Neben der Suppenküche und der Kleiderkammer gehören auch noch eine ärztliche Beratungsstelle sowie das Büro des Diakons, das neben einer psychologischen Betreuung auch die Vermittlung von Therapie- oder Schlafplätzen übernimmt, zur Alimaus. Permanent werden helfende Hände gesucht. Die Zahl der Ehrenamtlichen vermehrt sich kontinuierlich. Ordensleute waren immer dabei, zuerst die Schwestern der hl. Elisabeth, dann kamen die Dominikanerinnen, dann die Marienschwestern von Belm und seit 2000 sind die Thuiner Franziskanerinnen dabei.

Nobis bene – Uns zum Guten

Für medizinische und sanitäre Hilfen gibt es die Anlaufstelle „Nobis bene“. Bei allen kleineren Problemen kann Sr.
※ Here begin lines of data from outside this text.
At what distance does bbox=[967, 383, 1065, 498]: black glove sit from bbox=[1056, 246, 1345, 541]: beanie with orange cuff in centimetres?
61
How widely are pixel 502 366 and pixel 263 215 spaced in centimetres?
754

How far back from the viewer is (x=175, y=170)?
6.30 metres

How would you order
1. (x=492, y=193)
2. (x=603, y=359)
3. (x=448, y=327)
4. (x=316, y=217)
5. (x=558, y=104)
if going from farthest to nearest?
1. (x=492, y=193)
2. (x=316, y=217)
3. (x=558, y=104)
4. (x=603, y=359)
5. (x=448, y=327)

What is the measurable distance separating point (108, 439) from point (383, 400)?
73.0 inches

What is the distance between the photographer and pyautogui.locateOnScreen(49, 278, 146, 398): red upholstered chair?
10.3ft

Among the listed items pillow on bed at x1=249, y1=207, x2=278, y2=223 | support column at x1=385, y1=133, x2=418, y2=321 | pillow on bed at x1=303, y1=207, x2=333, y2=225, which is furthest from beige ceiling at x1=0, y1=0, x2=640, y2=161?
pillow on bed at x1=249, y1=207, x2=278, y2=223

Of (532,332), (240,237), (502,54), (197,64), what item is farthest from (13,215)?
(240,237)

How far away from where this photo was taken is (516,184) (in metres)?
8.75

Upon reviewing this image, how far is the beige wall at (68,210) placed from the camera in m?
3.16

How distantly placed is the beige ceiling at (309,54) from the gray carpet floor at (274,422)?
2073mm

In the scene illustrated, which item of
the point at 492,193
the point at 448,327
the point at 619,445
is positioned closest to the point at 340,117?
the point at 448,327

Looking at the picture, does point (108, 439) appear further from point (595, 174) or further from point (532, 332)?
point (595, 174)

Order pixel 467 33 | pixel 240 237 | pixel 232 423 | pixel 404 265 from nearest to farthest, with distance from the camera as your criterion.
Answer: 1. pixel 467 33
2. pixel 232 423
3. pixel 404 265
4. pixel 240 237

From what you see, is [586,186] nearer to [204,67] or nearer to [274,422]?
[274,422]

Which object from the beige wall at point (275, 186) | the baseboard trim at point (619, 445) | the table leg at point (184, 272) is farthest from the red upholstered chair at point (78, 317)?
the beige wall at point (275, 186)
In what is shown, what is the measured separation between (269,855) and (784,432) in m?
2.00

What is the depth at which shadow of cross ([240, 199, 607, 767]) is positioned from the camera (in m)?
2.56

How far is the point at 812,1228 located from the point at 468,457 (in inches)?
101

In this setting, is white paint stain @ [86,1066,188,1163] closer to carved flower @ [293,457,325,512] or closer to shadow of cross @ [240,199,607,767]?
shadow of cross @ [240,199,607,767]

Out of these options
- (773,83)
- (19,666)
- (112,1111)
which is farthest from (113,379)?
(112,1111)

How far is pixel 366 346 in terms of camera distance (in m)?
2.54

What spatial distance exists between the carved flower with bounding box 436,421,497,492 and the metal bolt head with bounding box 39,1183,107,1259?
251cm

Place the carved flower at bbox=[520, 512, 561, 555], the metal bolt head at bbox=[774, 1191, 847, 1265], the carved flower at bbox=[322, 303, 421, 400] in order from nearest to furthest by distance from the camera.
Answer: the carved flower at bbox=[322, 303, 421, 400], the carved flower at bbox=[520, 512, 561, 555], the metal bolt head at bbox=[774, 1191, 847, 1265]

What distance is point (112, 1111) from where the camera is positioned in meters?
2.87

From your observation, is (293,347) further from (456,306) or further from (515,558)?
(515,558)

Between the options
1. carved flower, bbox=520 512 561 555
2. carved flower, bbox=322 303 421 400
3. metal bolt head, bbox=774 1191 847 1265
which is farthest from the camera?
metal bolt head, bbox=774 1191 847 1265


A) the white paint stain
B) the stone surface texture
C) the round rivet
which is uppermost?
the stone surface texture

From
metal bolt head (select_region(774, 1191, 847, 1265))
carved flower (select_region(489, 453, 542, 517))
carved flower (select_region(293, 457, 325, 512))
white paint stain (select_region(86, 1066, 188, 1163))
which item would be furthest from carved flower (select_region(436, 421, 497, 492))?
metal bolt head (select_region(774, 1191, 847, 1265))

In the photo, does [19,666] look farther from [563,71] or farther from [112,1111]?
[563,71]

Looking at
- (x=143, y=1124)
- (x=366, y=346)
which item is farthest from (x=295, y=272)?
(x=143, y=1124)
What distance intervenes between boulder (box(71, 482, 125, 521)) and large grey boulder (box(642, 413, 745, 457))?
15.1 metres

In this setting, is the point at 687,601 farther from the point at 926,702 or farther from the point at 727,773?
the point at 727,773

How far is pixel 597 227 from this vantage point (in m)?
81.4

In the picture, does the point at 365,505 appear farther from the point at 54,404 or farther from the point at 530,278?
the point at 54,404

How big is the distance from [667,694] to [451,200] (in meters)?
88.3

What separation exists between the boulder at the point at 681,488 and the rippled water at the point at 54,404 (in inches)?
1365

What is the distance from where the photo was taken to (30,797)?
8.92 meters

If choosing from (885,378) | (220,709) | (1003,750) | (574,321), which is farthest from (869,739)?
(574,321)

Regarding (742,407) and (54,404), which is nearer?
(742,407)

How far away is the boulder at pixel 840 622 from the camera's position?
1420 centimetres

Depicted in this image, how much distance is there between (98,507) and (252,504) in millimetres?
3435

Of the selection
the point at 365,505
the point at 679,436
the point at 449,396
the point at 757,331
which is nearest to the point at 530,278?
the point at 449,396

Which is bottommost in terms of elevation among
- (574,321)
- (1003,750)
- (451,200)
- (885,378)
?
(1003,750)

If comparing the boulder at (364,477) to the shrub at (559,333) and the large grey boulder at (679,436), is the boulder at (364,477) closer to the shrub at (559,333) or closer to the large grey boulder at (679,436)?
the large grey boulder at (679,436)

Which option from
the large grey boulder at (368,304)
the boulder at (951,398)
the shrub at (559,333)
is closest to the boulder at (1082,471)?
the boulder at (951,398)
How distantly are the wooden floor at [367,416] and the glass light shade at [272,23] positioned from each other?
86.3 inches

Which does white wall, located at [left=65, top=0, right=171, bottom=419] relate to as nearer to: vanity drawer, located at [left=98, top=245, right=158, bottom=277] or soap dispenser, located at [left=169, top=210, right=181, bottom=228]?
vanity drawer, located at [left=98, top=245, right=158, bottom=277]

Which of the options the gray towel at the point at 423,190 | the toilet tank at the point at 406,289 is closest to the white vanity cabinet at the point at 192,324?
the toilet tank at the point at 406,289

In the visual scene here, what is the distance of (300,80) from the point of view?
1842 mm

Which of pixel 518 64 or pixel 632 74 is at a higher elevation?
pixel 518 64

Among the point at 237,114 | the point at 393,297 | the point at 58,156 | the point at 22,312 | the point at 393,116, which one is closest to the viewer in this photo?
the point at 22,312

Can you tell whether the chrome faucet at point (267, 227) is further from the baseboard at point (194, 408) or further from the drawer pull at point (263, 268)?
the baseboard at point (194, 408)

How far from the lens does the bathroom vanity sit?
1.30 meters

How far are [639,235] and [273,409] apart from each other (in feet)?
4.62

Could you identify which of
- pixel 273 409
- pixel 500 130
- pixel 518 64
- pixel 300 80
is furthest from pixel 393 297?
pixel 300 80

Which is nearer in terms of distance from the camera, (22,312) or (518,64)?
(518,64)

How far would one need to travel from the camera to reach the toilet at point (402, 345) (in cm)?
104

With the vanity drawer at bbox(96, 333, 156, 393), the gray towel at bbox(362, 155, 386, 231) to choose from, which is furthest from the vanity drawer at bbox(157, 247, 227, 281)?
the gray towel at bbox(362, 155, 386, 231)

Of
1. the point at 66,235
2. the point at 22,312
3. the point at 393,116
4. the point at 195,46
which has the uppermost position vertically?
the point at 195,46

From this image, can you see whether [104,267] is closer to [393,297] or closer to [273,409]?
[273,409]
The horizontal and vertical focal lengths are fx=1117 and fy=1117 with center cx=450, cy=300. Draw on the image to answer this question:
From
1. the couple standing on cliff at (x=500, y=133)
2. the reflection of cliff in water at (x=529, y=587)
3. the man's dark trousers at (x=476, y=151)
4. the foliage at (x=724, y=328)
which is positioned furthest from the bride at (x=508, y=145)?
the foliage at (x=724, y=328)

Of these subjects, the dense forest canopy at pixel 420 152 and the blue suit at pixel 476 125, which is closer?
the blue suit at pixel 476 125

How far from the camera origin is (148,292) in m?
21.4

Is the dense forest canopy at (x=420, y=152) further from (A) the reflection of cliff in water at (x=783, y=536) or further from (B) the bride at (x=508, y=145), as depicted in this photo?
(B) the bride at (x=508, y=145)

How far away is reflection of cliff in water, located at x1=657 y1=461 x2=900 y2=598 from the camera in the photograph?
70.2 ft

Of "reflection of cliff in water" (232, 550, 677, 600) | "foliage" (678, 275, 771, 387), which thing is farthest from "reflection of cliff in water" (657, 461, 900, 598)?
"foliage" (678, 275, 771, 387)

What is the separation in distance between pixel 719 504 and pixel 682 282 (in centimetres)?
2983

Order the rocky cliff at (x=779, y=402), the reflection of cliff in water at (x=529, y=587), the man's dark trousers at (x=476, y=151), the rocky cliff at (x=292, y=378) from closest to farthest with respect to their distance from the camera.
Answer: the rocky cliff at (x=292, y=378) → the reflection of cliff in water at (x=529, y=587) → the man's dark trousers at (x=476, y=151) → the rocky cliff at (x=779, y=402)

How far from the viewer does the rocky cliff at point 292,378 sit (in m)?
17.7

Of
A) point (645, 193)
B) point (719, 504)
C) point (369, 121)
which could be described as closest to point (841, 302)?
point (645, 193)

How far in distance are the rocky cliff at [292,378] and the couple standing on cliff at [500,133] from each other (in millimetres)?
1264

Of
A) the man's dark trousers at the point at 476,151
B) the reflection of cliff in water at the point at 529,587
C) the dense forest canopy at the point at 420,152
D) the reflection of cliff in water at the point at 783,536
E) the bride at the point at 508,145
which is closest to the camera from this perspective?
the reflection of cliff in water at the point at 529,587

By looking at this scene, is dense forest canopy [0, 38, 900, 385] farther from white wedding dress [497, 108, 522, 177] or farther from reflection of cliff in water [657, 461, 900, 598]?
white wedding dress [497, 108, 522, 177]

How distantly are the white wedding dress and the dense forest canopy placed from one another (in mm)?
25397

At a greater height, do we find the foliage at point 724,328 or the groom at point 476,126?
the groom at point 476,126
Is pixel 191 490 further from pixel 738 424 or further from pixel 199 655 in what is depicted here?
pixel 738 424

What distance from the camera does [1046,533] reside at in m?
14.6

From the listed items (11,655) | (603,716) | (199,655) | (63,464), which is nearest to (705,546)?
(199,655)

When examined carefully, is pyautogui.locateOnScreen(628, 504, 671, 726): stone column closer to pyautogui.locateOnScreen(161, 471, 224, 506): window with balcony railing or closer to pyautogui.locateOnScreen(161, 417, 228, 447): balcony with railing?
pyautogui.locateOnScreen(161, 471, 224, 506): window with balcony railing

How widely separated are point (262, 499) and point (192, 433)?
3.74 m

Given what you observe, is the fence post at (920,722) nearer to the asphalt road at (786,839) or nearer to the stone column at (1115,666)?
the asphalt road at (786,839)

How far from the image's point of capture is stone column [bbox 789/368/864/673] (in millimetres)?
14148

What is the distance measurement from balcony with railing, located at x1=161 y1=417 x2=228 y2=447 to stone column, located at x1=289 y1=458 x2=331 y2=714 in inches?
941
Egberta Focke helfen. Sie war bis zu ihrem Kommen nach Hamburg Krankenschwester im Emsland. „Bei kleineren Dingen, wie z. B. mit Aspirin und Salben und Verbänden, kann ich helfen. Für schwerwiegende Erkrankungen haben wir an drei Tagen der Woche ehrenamtliche Ärzte in der Beratungsstelle“, berichtet Sr. Egberta. Auch ein Fußpflegedienst wird angeboten. „Unsere Brüder und Schwestern auf der Straße kommen selten von den Füßen und wenig aus den Schuhen. Besonders für sie ist Fußpflege wichtig“, weiß die frühere Ordensschwester Sarah Elbeshaus. Ein Dankeschön an alle Spender liegt ihr besonders am Herzen. „Ohne diese Unterstützung könnten wir die Arbeit nicht schaffen. Vielen Dank an alle“, richtet sie ihren Dank auch an das Bonifatiuswerk der deutschen Katholiken, welches das Hamburger Hilfsprojekt unterstützt.

Warum der Name „Nobis bene“? „Nobis bene“ steht am Beginn der Straße Nobistor auf einer Stele der letzten Altonaer Laterne. „Uns zum Guten“, sagen die Hamburger am gut gesicherten Stadttor „Nobistor“. „Heute denken wir Anwohner: ‚Auch uns zum Guten‘, und wir von der Alimaus wollen in ‚Nobis bene‘ einen Beitrag dazu leisten“, sagt Schwester Clemensa.